Data under study:
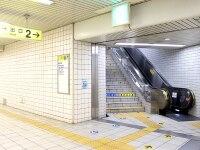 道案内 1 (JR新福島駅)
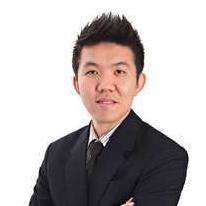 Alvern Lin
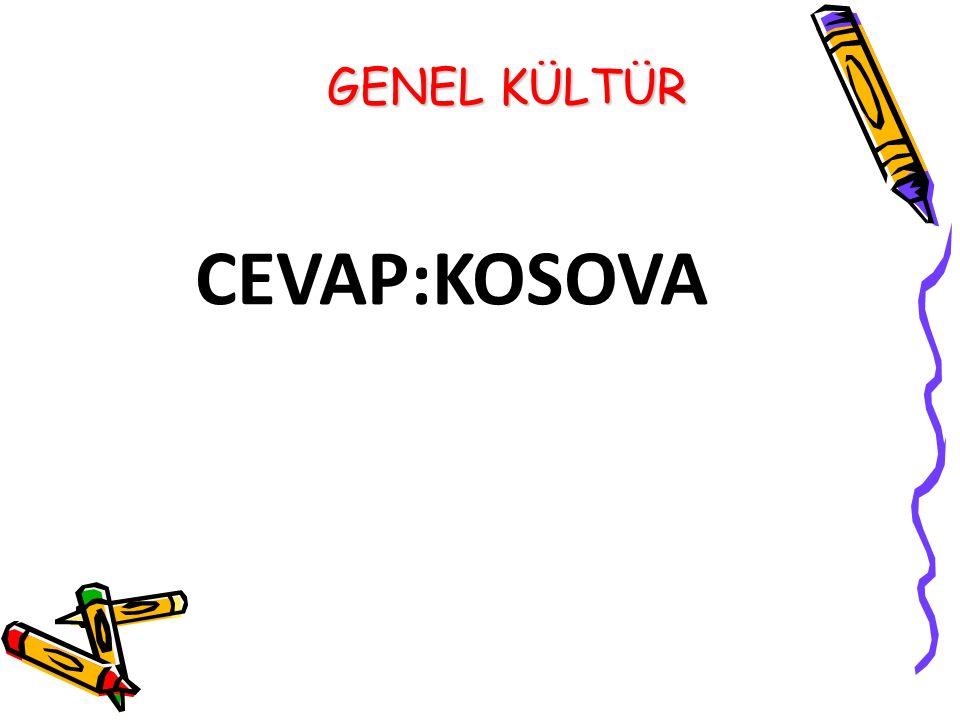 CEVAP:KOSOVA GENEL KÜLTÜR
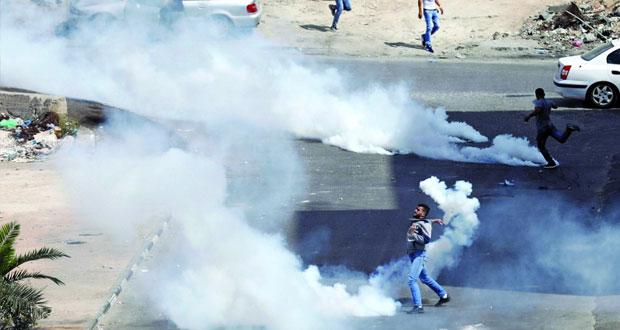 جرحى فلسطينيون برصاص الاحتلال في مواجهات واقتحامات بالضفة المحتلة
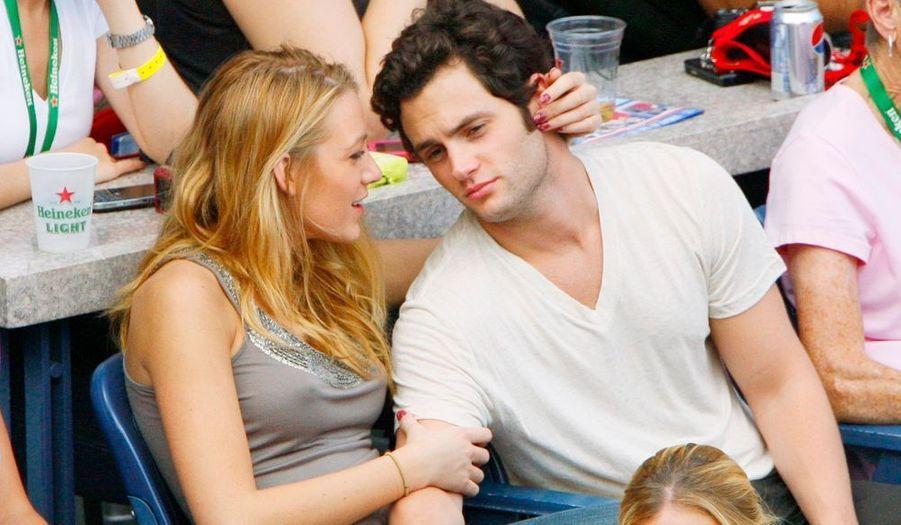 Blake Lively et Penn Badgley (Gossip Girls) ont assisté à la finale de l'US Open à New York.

Problem: Images stay out, but the rest of the data above must be repeated exactly.

Your solution:
 道案内 1 (JR新福島駅)
 Alvern Lin
 CEVAP:KOSOVA GENEL KÜLTÜR
 جرحى فلسطينيون برصاص الاحتلال في مواجهات واقتحامات بالضفة المحتلة
 Blake Lively et Penn Badgley (Gossip Girls) ont assisté à la finale de l'US Open à New York.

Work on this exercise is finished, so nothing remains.